Proposals carry a single 32-byte argument because there's only one p_arg mapping. This covers most upgrade-flavored calls:

  • transfer_ownership(addr) — one arg.
  • set_scheme(id, addr) — two args; would require packing both into one word (e.g. (id << 160) | addr) or extending the contract to store a second arg mapping.
  • Arbitrary multi-arg calls — extend the contract to store a bytes-hash commit/reveal scheme. Out of scope in v1.

Governance pattern: Timelock + CryptoRegistry

The canonical governance setup (per the CryptoRegistry docstring):

  1. BDFL deploys CryptoRegistry (init: owner = BDFL).
  2. BDFL deploys Timelock (init: owner = BDFL, delay = 14d).
  3. BDFL calls registry.transfer_ownership(timelock_address).

After step 3:

  • The registry's owner is the Timelock.
  • The BDFL queues set_scheme(id, addr) proposals in the Timelock.
  • After the 14-day delay, the BDFL (or anyone) calls timelock.execute(id), which calls registry.set_scheme(id, addr) with the Timelock as caller().
  • The registry's require(caller() == owner) passes because the Timelock is the owner.

Self-only ownership transfer

pub fn transfer_ownership(new_owner: address) {
    require(caller() == owner);   // shortcut for v1; harden later
    owner = new_owner;
    emit OwnerTransferred(new_owner);
}

Note the source comment ("shortcut for v1; harden later").
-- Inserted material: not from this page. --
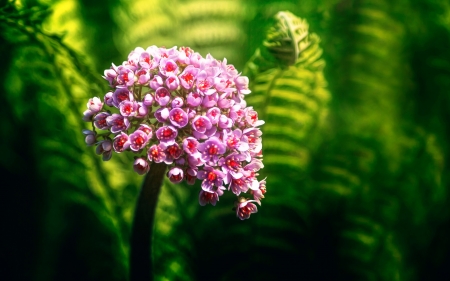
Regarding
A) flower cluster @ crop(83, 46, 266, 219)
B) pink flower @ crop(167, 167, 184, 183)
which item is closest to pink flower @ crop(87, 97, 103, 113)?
flower cluster @ crop(83, 46, 266, 219)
A production-grade Timelock would require caller() == address(this) — i.e. ownership transfer would itself need to be queued and timelocked. The current version trusts the owner to do the right thing.

Anybody-can-execute

After eta, any address can call execute(id). This is by design — even if the owner becomes unavailable, queued proposals can still go through. The trade is that you lose the owner's veto window after eta. If you want owner-only execution, gate execute with require(caller() == owner).

Inherit-by-copy notes

Timelock is large (10+ storage slots, 9 public functions). Most deployments use Timelock as a separate deployed contract rather than inheriting it — the BDFL deploys one Timelock and points each governable contract at the same Timelock address.

If you do inherit-by-copy, renumber all @ slots to sit above your own storage.